The following numeric types are available:
INTEGER: An integer value field (usually a 32-bit int) that stores integer values from -2147483648 to 2147483647"
SMALLINT: An integer value field (usually a 16-bit int) that stores integer values from (at least) -32768 to 32767
BIGINT: An integer value field (usually a 64-bit int) that stores integer values from -9223372036854775808 to 9223372036854775807
DOUBLE PRECISION: A floating point value with at least 15 digits of precision (typically a standard 64-bit floating-point value with 53 bits of precision)
FLOAT: A floating point value with at least 6 digits of precision (typically a standard 32-bit floating-point value with 24 bits of precision). This is sometimes known as a REAL, but a REAL is also sometimes an alias for a DOUBLE PRECISION
NUMERIC: A fixed-point numeric type. Also known as DECIMAL. This type is substantially slower than integer and floating-point types, but guarantees precision for the range of values it supports.
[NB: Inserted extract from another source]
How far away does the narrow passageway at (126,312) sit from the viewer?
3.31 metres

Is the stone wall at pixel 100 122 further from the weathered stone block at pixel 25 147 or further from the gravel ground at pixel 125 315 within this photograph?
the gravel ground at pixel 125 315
The precision value is the total number of digits storable, and the scale is the number of digits stored after the decimal point. "12345.67" has precision 7 and scale 2.
The following character and data types are available:
VARCHAR: Stores a string of characters of up to size characters. Unlike a CHAR, a VARCHAR column is typically stored using the minimum storage space required, while a CHAR field pads shorter strings to always store values of size length.
CHAR: Stores a string of characters of up to size characters. Unlike a VARCHAR, a CHAR column is typically padded up to the specified size to make it a fixed-width column (the padding is removed on retrieval). Note that some databases implicitly convert CHAR columns to VARCHAR if other variable-size columns exist in the table.
TEXT: Stores large amounts of text data. Also sometimes known as a CLOB.
BLOB: Stores large amounts of binary data (bytes). Will result in a BYTEA under PostgreSQL.
The following date/time types are available:
DATE: A date field that does not include a time, such as "2008/07/14".
TIME: A field that stores just a time (e.g. "12:13:14").
TIMESTAMP: A field that stores a date and time (e.g. "2008/07/14 12:13:14"). Note that this is converted to a DATETIME when using MySQL.
The following other types are supported by Easik:
BOOLEAN: A column that stores true/false values. Note that this type may be converted to a small integer type by databases (such as MySQL) that do not fully support BOOLEAN data types.
Custom Data Type: This allows you to specify any data type supported by your database. Note that the type you enter here will not be checked for correctness: ensure that the provided type is valid for the SQL type(s) you intend to use.